- **PARTS OF THE EXERCISE**:
(1) Answer these questions about the essay on growing up different:
(a) What illness did the writer's father develop?
(b) How old was the writer when he had his first alcoholic drink?
(c) Besides terrible anxiety, what does the writer say he suffers from?
(2) Please reproduce, word for word, the part of the essay on growing up different that opens with the words containing "Tuesday, October 23, 2012" and closes with "didn’t know it.".

- **TEXT FOR ANALYSIS**:
+++
Tuesday, October 23, 2012

Growing up Different

                                                        by Mike McCarthy
I think it’s safe to say that all children with mentally ill parents feel like they grow up different and well that’s because…. it’s true. We face many challenges that others don’t face. We have to play parent, take on added responsibilities and deal with the stress of constant uncertainty. We grow up too fast. We are adults trapped in tiny bodies. I always wanted to be an adult when I was a kid, I don’t know why but I did. When I finally became an adult it didn’t seem that important anymore. Maybe that’s because all those years I had been an adult but didn’t know it.
 
My mom tried to balance all the madness by spoiling me. I never asked her, but I always thought that was the reason. I never had to have a part time job, never had to do work around the house, never really had to do anything I didn’t want to. I was her special boy. She and my dad to a lesser degree treated me like I was special and in many ways I was. The chances of my birth had to be very small. My parents first met before my dad developed schizophrenia, my dad broke up with her and married his first wife. He got sick, his wife left him and my mom returned, oh and he jumped off a building, breaking his back. They got married a few years later and then had me. The chances of all that happening have to be pretty low. So maybe I am special but I also feel an outcast.
 
I remember days when my dad would storm into my room and question me about what the kids at school said about him. “Do they call me crazy?” he said. “Ummm, no they don’t dad, they don’t know you have a mental illness,” I was always secretly worried they would find out since we both went to the same high school but they never did, I don’t think so anyways. I had such a hard time relating to children my age, they all seemed so much like…kids. They were of course and they had childlike innocence, something that I never had.  It’s the price you pay when you grow up in unusual circumstances. I was also a shy child, I hate that word, I prefer introvert, so I didn’t say much to others and kept to myself. I was much more involved with my own thoughts and feelings, so that put me even more on the outside looking in. As I moved to my teenage years I never rebelled like others did, I always say I rebelled against rebelling. I never did drugs or got drunk, in fact I didn’t have my first alcoholic drink until I was 22. That was all kids stuff to me, just a way to mask their pain of their teenage years. Typical teenage angst. I was too good for that, I knew better, I knew it wouldn’t solve anybody's problems, including mine. I guess you could say that was a good thing since I didn’t engage in risky behavior but I also missed out, I was never “one of them” I was just a bit on the outside. Deep family secrets don’t help either. I remember days when my dad would be screaming at me and seconds later I would be outside or going to school, acting like nothing happened and even smiling and making jokes.
 
I became really good at pretending like nothing was wrong. I had a good teacher though; my mom was the same way. She was always smiling, happy and making others feel better. But I wasn’t her because that was just the way she was. I was isolated from the rest of my peers; I had no real companions that I could share my story with, my pain, feelings and isolation. That’s not to say I didn’t have friends I had some in high school, good friends too. Even more in college but I always held back, I was never a whole person. Never sharing the story about who I really was. Maybe that’s why I drifted towards the arts; I could recreate myself every time I performed which was pretty easy for me. Since I did it every day. When others my age were out drinking or going to parties I was thinking about deep issues of the human condition, why I am here? What does it all mean? Is this all meaningless? My brain in many ways developed a lot quicker in those areas but lacked in social terms. I was awkward and anxious and still am. I have terrible anxiety and suffer from depression. I’m sure it’s mixture of my own personality traits and my environment growing up.
+++
- **EXERCISE DATA**:

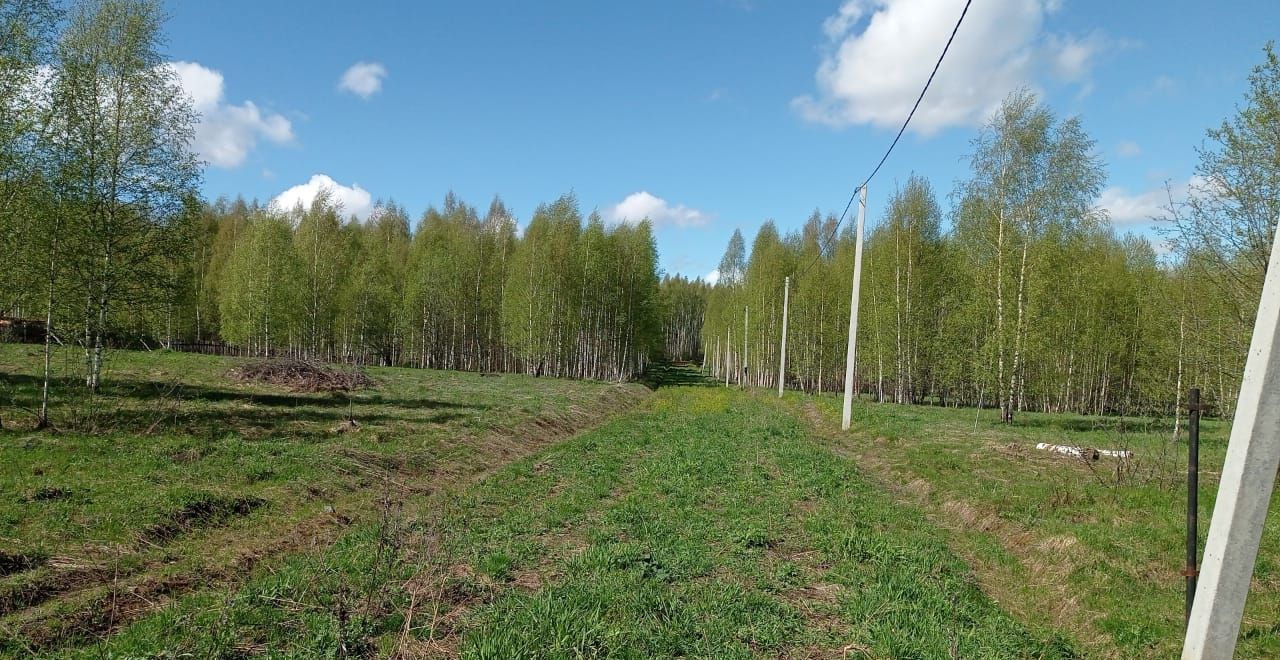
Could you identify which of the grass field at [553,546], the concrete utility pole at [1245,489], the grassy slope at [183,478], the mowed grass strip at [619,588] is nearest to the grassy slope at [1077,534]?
the grass field at [553,546]

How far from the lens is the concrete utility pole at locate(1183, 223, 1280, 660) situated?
12.9 ft

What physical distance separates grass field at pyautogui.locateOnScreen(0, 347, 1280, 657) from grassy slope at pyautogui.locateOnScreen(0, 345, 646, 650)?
5 cm

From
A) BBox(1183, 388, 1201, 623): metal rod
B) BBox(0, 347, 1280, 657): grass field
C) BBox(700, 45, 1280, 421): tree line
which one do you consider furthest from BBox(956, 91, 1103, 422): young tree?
BBox(1183, 388, 1201, 623): metal rod

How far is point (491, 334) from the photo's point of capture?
5397 cm

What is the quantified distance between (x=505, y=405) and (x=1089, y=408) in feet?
146

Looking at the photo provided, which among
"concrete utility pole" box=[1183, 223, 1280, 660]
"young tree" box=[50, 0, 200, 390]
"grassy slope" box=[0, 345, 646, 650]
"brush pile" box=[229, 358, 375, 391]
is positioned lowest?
"grassy slope" box=[0, 345, 646, 650]

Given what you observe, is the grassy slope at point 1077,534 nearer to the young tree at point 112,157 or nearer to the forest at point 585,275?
the forest at point 585,275

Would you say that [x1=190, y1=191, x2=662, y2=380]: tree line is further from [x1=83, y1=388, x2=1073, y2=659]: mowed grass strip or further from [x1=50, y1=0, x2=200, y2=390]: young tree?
[x1=83, y1=388, x2=1073, y2=659]: mowed grass strip

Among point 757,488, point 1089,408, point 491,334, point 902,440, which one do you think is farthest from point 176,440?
point 1089,408

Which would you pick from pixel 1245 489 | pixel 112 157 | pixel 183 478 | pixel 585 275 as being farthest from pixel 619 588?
pixel 585 275

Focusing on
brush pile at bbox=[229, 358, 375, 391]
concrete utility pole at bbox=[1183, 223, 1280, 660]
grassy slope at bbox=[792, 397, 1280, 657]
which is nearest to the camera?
Answer: concrete utility pole at bbox=[1183, 223, 1280, 660]

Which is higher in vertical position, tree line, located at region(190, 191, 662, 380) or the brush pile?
tree line, located at region(190, 191, 662, 380)

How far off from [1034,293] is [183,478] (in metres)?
28.8

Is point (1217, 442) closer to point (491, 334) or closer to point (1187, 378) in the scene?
point (1187, 378)
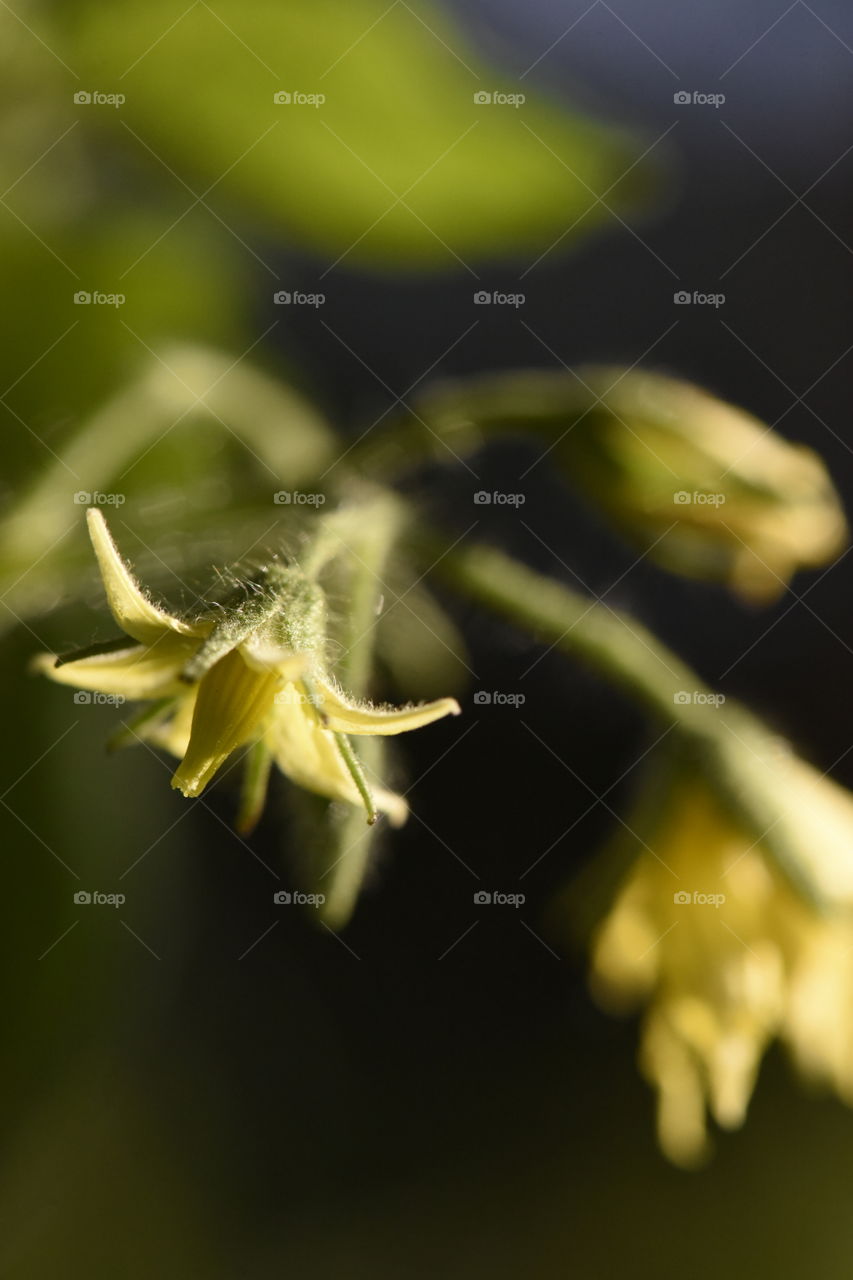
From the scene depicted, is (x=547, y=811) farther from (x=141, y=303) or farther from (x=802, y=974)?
(x=141, y=303)

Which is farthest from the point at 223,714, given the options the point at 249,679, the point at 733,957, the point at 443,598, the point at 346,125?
the point at 346,125

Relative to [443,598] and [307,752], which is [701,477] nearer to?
[443,598]

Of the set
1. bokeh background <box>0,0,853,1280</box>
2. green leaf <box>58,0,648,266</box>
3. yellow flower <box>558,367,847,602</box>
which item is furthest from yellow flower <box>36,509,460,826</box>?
green leaf <box>58,0,648,266</box>

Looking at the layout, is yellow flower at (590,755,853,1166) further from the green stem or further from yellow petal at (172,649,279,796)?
yellow petal at (172,649,279,796)

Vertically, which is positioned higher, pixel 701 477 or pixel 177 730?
pixel 701 477

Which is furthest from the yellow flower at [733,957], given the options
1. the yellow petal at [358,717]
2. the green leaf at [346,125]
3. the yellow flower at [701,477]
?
the green leaf at [346,125]

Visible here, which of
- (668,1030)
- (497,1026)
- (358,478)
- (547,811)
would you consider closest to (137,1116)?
(497,1026)

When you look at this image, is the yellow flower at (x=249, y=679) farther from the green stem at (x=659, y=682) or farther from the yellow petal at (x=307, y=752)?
the green stem at (x=659, y=682)
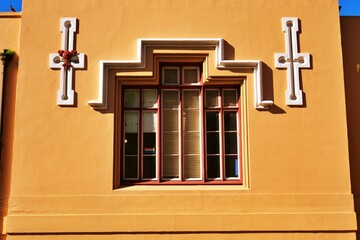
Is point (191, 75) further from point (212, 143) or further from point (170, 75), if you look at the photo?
point (212, 143)

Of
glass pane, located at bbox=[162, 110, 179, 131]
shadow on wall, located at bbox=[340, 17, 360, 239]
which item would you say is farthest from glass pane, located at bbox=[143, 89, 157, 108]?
shadow on wall, located at bbox=[340, 17, 360, 239]

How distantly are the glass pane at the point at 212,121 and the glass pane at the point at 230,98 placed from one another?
26 cm

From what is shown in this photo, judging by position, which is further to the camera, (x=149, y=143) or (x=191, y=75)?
(x=191, y=75)

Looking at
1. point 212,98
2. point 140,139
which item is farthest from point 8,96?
point 212,98

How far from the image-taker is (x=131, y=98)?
641cm

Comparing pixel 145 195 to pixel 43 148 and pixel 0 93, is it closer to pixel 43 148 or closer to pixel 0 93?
pixel 43 148

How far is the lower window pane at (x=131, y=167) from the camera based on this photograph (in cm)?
+++
- **SOLUTIONS IN ORDER**:
(1)
(a) Schizophrenia.
(b) 22.
(c) Depression.

(2)
Tuesday, October 23, 2012

Growing up Different

                                                        by Mike McCarthy
I think it’s safe to say that all children with mentally ill parents feel like they grow up different and well that’s because…. it’s true. We face many challenges that others don’t face. We have to play parent, take on added responsibilities and deal with the stress of constant uncertainty. We grow up too fast. We are adults trapped in tiny bodies. I always wanted to be an adult when I was a kid, I don’t know why but I did. When I finally became an adult it didn’t seem that important anymore. Maybe that’s because all those years I had been an adult but didn’t know it.